Asian immigrants win short respite as reforms collapse
Afp, Washington
Asian immigrants have won a short respite as US immigration reforms, which they attacked for giving priority to skills over family ties, collapsed in Congress last week. But the bigger question over the status of the 1.5 million illegals from Asia remains in limbo. The immigration reforms championed by US President George W Bush were aimed at giving illegal aliens a path to citizenship but could not gain a simple majority in a procedure vote last week to speed its passage in the Senate. Many of Bush's Republican party lawmakers and their conservative base complained that the reform package was in effect an amnesty.
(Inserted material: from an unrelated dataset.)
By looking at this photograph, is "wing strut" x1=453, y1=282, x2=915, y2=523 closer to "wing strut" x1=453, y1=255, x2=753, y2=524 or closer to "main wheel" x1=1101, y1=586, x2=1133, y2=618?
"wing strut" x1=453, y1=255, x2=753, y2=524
They wanted a controversial provision, which would shift some of the emphasis in legalizing the country's 12 million illegal immigrants from family ties toward an applicant's skills and education. But that was opposed by many Democrats who complained it would break up families. "In some sense this failure of the procedural vote gives us a pause in the debate," Deepa Iyer, executive director of the South Asian American Leaders of Tomorrow. "It is stalled but not over," she was quoted saying in a feedback forum by New America Media, a US grouping of ethnic news organisations. Iyer's advocacy group has joined a growing number of Asian American organisations in slamming the proposed legislation for eliminating certain family-based visa categories. Immigration is the hottest political topic after Iraq in the United States and also a hugely divisive issue. Asian Americans are also torn by the stalling of the Senate immigration reforms. Though they back efforts to legalize the 1.5 million undocumented Asian immigrants, many cannot accept the proposed family-based immigration limitations, New America Media said.